Dans la première moitié du XXe siècle, le Tibet restait une société de servage féodal caractérisée par l'union du temporel et du spirituel, régime plus ténébreux et plus arriéré qu'en Europe médiévale. Les propriétaires de serfs ecclésiastiques et laïques, qui représentaient moins de 5% de la population, maîtrisaient la liberté personnelle des serfs et des esclaves qui représentaient plus de 95% de la population ainsi que la majorité absolue des moyens de production. Ils exerçaient cruellement, sur les serfs et les esclaves, une exploitation économique, une oppression politique et un contrôle spirituel à travers le « Code en 13 articles » et le « Code en 16 articles » nettement hiérarchisés ainsi que les supplices extrêmement sauvages tels que la mutilation des mains, des pieds, des oreilles et de la langue, l'arrachement des yeux, l'enlèvement des tendons, la projection dans l'eau ou dans le vide. Le droit à l'existence d'un grand nombre de serfs et esclaves n'étant pas garanti, il n'était pas question de parler des droits politiques.
A partir de la Guerre de l'Opium en 1840, la Chine a été réduite à une société semi-coloniale et semi-féodale. Le Tibet, comme toutes les autres régions chinoises, a subi l'invasion des puissances impérialistes. Celles-ci ont accaparé divers privilèges grâce à des traités inégaux, exercé au Tibet un contrôle et une exploitation colonialistes et, en même temps, elles ont formé des forces séparatistes parmi une poignée de dominateurs des classes supérieures du Tibet et tenté de séparer le Tibet de la Chine. Se débarrasser du joug de l'impérialisme et du servage féodal est ainsi devenu une tâche historique primordiale pour sauvegarder l'unité nationale et réaliser le développement du Tibet.

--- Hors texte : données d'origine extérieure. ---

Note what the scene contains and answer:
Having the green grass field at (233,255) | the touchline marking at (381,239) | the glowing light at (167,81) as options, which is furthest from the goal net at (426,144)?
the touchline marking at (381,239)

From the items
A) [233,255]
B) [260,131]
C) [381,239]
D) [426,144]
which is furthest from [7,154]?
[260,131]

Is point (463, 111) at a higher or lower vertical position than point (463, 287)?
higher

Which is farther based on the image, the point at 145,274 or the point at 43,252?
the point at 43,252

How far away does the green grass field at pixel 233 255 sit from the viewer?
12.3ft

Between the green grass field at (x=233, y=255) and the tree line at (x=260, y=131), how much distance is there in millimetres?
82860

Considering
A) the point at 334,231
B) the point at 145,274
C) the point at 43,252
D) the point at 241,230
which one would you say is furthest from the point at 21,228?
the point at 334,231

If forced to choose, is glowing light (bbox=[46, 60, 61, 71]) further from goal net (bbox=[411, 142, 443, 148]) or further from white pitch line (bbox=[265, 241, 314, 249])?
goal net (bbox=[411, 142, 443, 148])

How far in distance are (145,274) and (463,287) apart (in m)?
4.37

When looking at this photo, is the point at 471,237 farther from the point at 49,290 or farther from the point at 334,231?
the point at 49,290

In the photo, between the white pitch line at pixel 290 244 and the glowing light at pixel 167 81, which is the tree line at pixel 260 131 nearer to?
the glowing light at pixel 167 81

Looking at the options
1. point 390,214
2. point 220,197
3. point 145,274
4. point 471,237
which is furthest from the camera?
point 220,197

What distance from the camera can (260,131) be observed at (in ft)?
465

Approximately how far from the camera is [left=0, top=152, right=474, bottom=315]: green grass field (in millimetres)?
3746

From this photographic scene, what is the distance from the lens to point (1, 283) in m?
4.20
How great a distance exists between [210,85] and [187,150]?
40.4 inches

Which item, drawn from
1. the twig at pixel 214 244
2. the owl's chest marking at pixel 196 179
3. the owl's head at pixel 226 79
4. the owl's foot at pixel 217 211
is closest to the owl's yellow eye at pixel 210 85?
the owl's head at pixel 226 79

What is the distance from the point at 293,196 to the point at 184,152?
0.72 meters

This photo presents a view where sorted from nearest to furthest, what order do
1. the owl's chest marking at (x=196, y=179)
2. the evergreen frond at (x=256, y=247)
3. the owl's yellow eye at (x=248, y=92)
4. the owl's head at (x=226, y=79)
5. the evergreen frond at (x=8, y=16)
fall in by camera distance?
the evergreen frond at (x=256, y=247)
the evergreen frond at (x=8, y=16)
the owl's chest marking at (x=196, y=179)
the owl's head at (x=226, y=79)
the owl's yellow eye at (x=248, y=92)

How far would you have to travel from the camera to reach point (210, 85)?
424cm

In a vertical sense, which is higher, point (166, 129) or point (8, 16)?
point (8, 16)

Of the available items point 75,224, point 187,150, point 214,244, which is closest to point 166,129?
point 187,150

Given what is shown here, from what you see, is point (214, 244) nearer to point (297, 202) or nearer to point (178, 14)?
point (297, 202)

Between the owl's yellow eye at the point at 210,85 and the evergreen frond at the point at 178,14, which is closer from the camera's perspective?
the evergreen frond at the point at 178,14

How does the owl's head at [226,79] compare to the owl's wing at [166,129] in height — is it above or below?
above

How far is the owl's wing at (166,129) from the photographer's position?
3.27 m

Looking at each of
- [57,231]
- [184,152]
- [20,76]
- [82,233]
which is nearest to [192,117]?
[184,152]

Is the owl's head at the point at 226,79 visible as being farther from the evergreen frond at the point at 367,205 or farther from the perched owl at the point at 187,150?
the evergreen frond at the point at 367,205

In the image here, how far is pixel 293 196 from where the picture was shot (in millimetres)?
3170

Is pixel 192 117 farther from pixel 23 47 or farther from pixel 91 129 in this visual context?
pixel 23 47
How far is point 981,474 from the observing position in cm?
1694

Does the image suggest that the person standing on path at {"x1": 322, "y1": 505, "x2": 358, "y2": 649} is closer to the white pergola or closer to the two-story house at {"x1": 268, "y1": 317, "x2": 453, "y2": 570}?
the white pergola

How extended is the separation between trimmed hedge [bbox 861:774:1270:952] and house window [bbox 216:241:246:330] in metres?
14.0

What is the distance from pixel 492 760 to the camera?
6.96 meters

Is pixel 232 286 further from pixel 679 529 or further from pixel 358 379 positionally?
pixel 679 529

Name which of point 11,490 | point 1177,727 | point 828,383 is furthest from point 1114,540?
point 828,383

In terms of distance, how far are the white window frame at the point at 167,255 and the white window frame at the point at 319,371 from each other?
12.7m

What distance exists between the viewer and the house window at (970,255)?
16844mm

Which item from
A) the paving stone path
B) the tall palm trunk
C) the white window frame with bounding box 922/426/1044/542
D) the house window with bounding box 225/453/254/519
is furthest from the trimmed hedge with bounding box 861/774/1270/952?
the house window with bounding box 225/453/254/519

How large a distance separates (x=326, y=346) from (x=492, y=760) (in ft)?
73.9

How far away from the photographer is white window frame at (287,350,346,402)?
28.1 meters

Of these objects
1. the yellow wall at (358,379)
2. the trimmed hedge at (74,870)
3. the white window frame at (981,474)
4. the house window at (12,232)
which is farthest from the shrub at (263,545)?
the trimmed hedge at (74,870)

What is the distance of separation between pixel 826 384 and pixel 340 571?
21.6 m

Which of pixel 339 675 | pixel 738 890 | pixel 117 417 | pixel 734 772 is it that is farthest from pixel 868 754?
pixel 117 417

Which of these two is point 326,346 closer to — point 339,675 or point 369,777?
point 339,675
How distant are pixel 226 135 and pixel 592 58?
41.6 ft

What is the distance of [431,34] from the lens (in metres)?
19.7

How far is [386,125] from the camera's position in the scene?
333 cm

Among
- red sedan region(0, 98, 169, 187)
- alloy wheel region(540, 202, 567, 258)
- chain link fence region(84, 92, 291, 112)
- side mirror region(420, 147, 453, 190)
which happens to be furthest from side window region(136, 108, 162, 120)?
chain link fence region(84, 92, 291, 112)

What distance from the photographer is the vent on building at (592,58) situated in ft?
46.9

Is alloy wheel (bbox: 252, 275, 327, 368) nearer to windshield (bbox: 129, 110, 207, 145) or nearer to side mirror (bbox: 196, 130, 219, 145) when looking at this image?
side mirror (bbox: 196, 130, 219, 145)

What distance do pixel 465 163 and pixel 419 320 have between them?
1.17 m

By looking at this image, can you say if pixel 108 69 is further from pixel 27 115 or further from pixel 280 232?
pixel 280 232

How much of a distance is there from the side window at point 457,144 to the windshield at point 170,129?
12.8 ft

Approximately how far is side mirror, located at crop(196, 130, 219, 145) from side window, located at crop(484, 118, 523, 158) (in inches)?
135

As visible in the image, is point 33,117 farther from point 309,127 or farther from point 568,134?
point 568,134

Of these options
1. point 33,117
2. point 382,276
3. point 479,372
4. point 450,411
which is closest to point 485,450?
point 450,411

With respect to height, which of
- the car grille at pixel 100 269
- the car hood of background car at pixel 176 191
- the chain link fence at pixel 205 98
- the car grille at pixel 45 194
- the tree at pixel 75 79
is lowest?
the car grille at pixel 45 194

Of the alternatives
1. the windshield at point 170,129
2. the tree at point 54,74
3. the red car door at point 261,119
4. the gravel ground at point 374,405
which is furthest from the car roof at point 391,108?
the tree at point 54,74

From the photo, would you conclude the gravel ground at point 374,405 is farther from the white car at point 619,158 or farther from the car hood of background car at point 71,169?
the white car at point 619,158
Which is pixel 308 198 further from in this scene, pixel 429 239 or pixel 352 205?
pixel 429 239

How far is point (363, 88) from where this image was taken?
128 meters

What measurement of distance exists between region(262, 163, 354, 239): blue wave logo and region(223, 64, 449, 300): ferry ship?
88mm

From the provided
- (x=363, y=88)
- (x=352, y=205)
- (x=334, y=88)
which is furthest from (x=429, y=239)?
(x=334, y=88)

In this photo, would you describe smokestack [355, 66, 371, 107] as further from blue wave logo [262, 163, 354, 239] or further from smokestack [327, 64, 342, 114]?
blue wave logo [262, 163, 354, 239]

La fondation en 1949 de la République populaire de Chine a mis fin à l'histoire ténébreuse d'une société semi-coloniale et semi-féodale, réalisé l'unité nationale, l'union des différentes ethnies et la démocratie populaire, apporté au peuple tibétain l'espoir de maîtriser son propre destin dans la grande famille de la patrie. Le « Programme commun de la Conférence consultative politique du Peuple chinois », adopté en 1949 et faisant fonction de constitution provisoire, a stipulé clairement ceci : toutes les ethnies sur le territoire de la République populaire de Chine sont égales et font preuve de la solidarité et de l'entraide ; la discrimination et l'oppression ethniques ainsi que tout acte sabotant l'union des différentes ethnies sont interdits ; toutes les ethnies minoritaires ont la liberté de développer leur langue et écriture et de conserver ou de réformer leurs us et coutumes et leur croyance religieuse ; l'autonomie régionale doit être mise en place dans les régions où les ethnies minoritaires vivent concentrées. La première « Constitution de la République populaire de Chine » publiée et mise en vigueur en 1954 a intégré dans la loi fondamentale de l'Etat le principe d'égalité, de solidarité et d'entraide des différentes ethnies ainsi que l'autonomie régionale ethnique. Le gouvernement populaire central a changé complètement le destin du Tibet en tenant compte des droits et intérêts fondamentaux du peuple tibétain et en adoptant d'importantes mesures politiques stratégiques telles que la libération pacifique du Tibet, la pratique de la réforme démocratique, la fondation de la Région autonome, la construction socialiste et l'application de la politique de réforme et d'ouverture, réalisé et promu le droit du peuple tibétain d'être maître chez soi.